→ Task goal
According to the account of a lunch at Hooters, how long did the writer and the coworker wait for a table?

→ Excerpt to read
== == ==

One of my coworkers told me he had never been to Hooters yesterday. Are there actually red blooded men in this country who have not been to Hooters? That is scary on so many levels. Now don't get me wrong, I am not a big Hooters fan, but I have been there at least three times. You know I go for the food, yeah and I read the articles in Playboy too. I think you have to go once just to see the company outfits they make these poor girls wear. *grinning*
There are a few things wrong with Hooters. For one thing, it is like a blue collar magnet. It is a poor mans strip club and tends to attract every plumber, handyman and fat disgusting white guy for miles. You have to be very careful about letting your eyes wander as you will definitely see more butt crack that you bargained for. Why can't these guys pull up their pants?
Anyway, I took my coworker there for lunch. We had to wait about 10 minutes for a table. Hey, it's Hooters believe that it is always crowded. Once we were seated a really beautiful brunette with blue eyes came up to our table (see girls I wasn't just staring at her rack). Our conversation went something like this:
Hooters Girl (HG) – "How are you guys doing? Can I start you off with a beer?"
CoWorker (CW) - *staring directly at her tits* "Huh?"
Me – "She wants to know if you want a beer."
CW – "Oh, uh yeah. Sierra Nevada, please."
Me – "Me too."
HG – "Do you want to get a pitcher, that way you guys can have like 2 beers each and it is cheaper than ordering two beers?"
CW - *back to staring at her tits* "Huh?"
Me – "Yeah, that will be fine"
HG – "Do you want to start off with some appetizers, like some chicken wings?"
CW – "Huh?"
Me – "No thanks."
HG – "OK, I will be right back with your beers." She walks away from the table.
Me – "You know you have to be careful in here. This is how they get you. You are so mesmerized by their tits that they can ask you anything and you say yes. 'Would you like to donate a kidney while you are here? Why yes, yes I would.'"
CW - *laughing and looking around* "There are a lot of women eating here."

== == ==

→ Given information
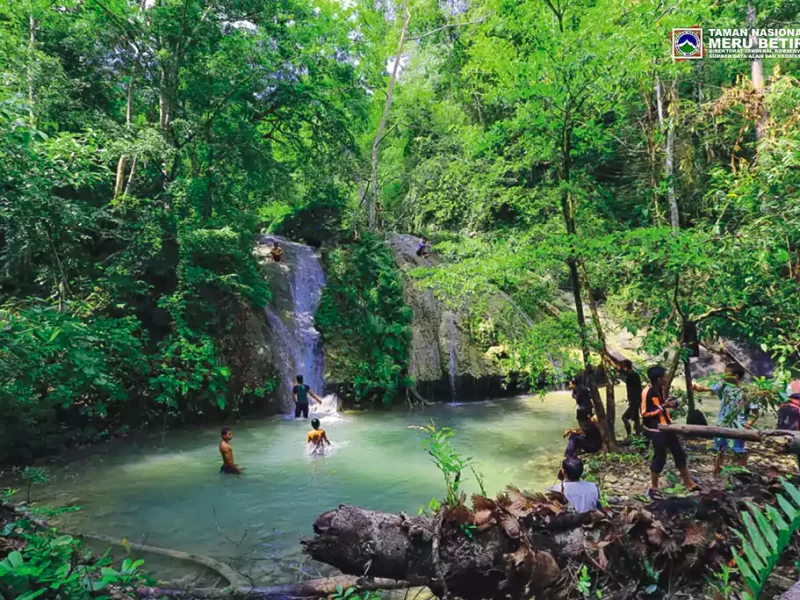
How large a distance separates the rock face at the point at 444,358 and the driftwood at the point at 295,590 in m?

== == ==

→ Written solution
About 10 minutes.